I wonder if the police will have had any new information for him. Maybe I should’ve called myself and checked for updates. Asked if they were looking at any other leads. Mum’s told me that the SOCO team were very nice and understanding but not particularly forthcoming with any information about where the investigation was.
I brush my wet hair out and look at it hanging limply around my face. I need a haircut, I know that. I look in the mirror at the tired eyes looking back at me. They’ve been tired since I became pregnant. I’ve become pale and uninteresting. Could I blame him for looking elsewhere?
I jump when I hear the front door open and close. Hear his voice, muffled, call out a hello and my mother answer, telling him that I’m upstairs and will be down soon.

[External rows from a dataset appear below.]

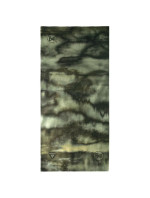 Buff Thermonet Tube Scarf 1297988661000
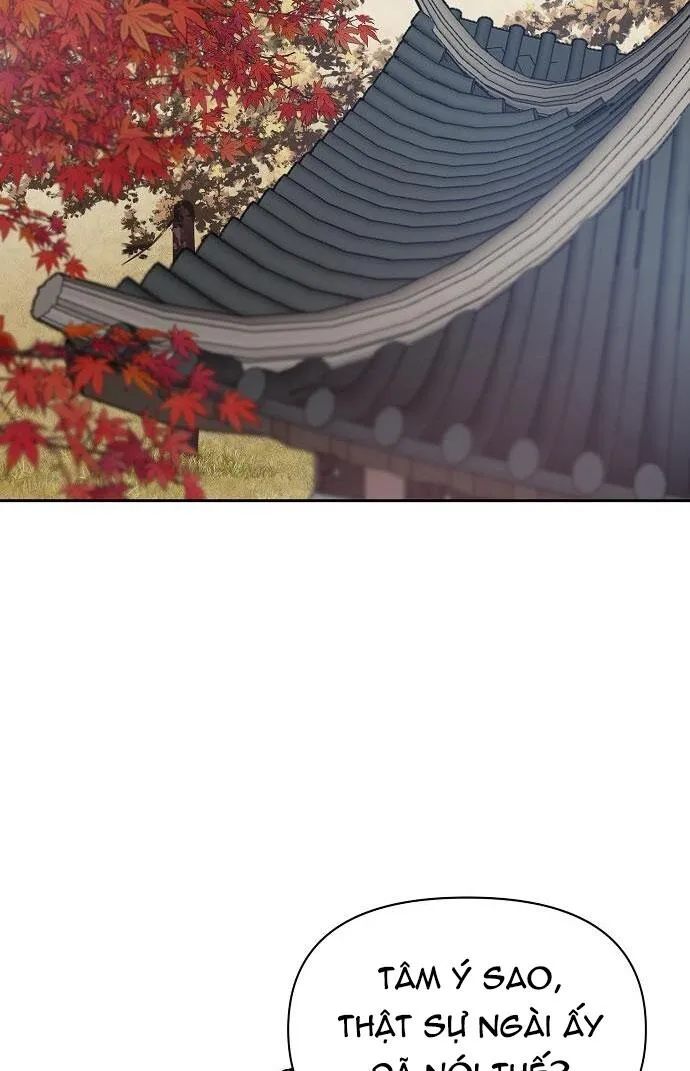 XUÂN PHONG VIÊN MÃN Chapter 29 Trang 55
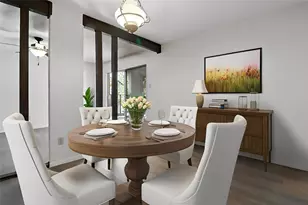 6910 Hart Ln, Austin, TX 78731 - Photo 10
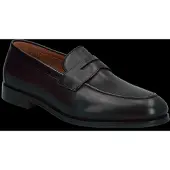 TGA by Ahler T63 1034 - Black - 40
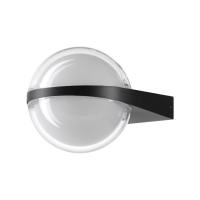 Уличные настенные светильники — Светильник настенный Odeon Light 6652/12WL купить в 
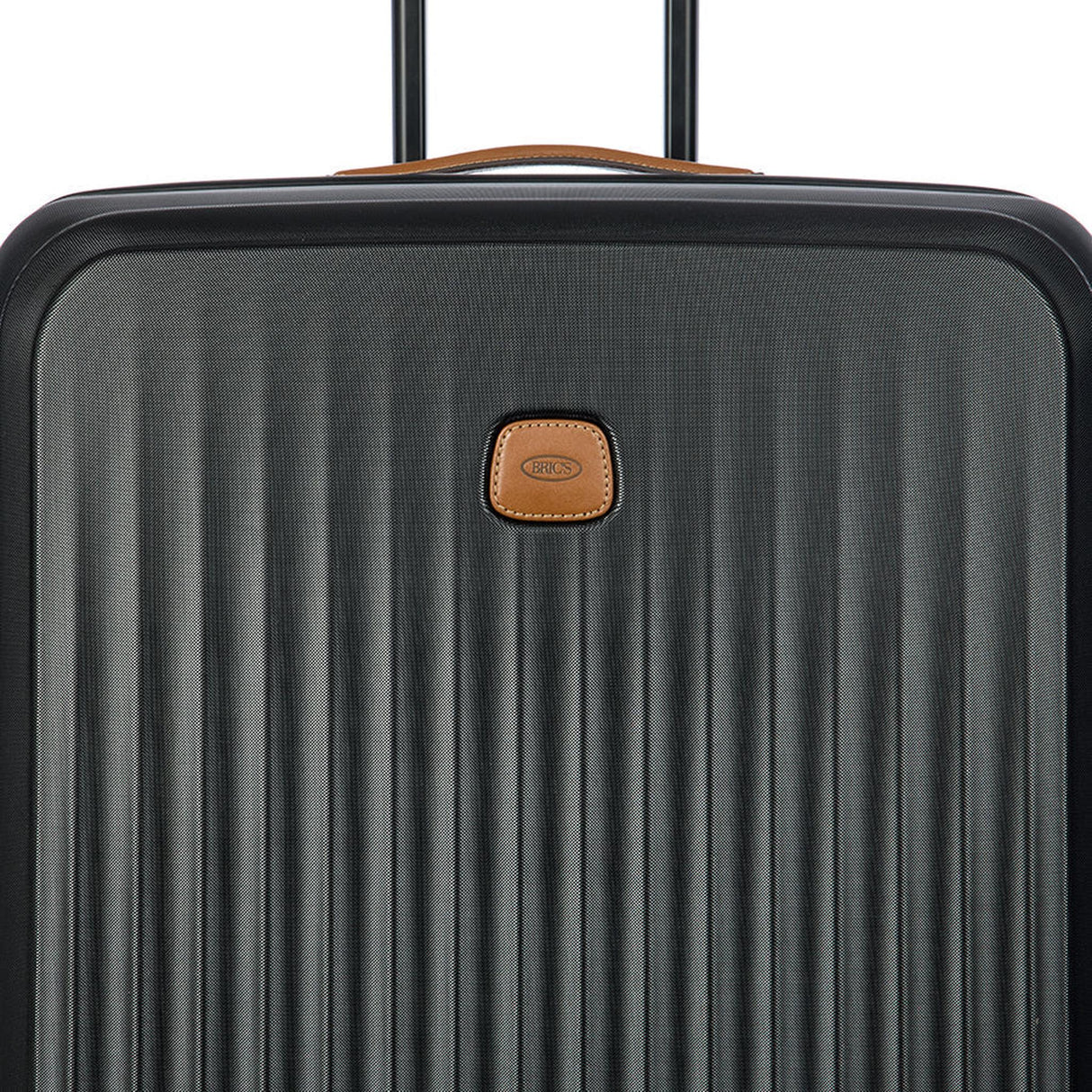 Brics Taormina 32" Expandable Check-In Spinner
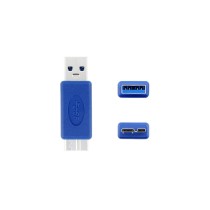 20190513104956-adattatore-cavo-usb-tipo-b-micro.jpg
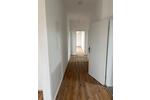 Etagenwohnung Mössingen - 4 Zimmer, 126 m&sup2;, 1.550&euro; | Angebot:26431361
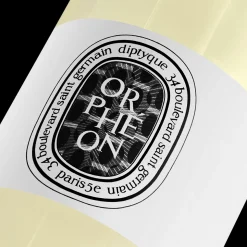 Diptyque Orphéon Cleansing Hand and Body Gel 200ml Online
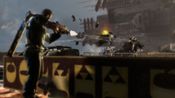 Inversion (PC) Steam Key EUROPE for sale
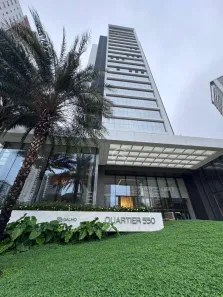 Sala Comercial para venda ou aluguel, 68m² no Gleba Fazenda Palhano, Londrina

I sit for a moment, almost too afraid to move. I’m scared to see him.
Martin’s always told me that he knows me like no one else in the world knows me. I like to think I’m the same with him. I can read his facial expressions in seconds. I know the two-second pause that always happens when he’s caught out on a lie. Although, admittedly, in the past it’s been about trivial things, like spending too much money on some silly gadget we haven’t discussed or when some of the Maltesers I keep hidden in the back of the cupboard went missing. It has never before, in the ten-year history of our relationship, been about anything of any great seriousness.
My hand goes to my stomach, instinctively, I suppose. It still shocks me to find a bump there. To feel another being inside me. I glance back into the mirror, start to give myself a little pep talk, and I’m just turning to leave the room, when I hear him bound up the stairs. He always comes up the stairs two at a time like an excited teenager. Even when tired, he still gallops up. Before I know it he’s at the door, pushing the handle down and coming in, his face creased with concern.
‘Eli …’ he says as if he doesn’t know what to say next. Which he probably doesn’t. Life doesn’t prepare you for conversations like this.
I see his face and a mixture of every emotion possible rushes through me. Love. Fear. Betrayal.
‘You’re here,’ I state.
‘I am,’ he says, walking towards me.
I want to hug him. I want him to hold me, but I feel myself holding back.
He senses it. He looks wounded and I feel guilty, but I also feel torn. I shouldn’t be feeling guilty. I should be the one feeling wounded.
If it’s true.
‘I need to ask you to your face and I need you to understand why I’m asking. Are you seeing someone else?’ I blurt.
There’s no pause. Not even a minute one. The wounded look is multiplied. He sags.
‘You shouldn’t need to ask me that,’ he says.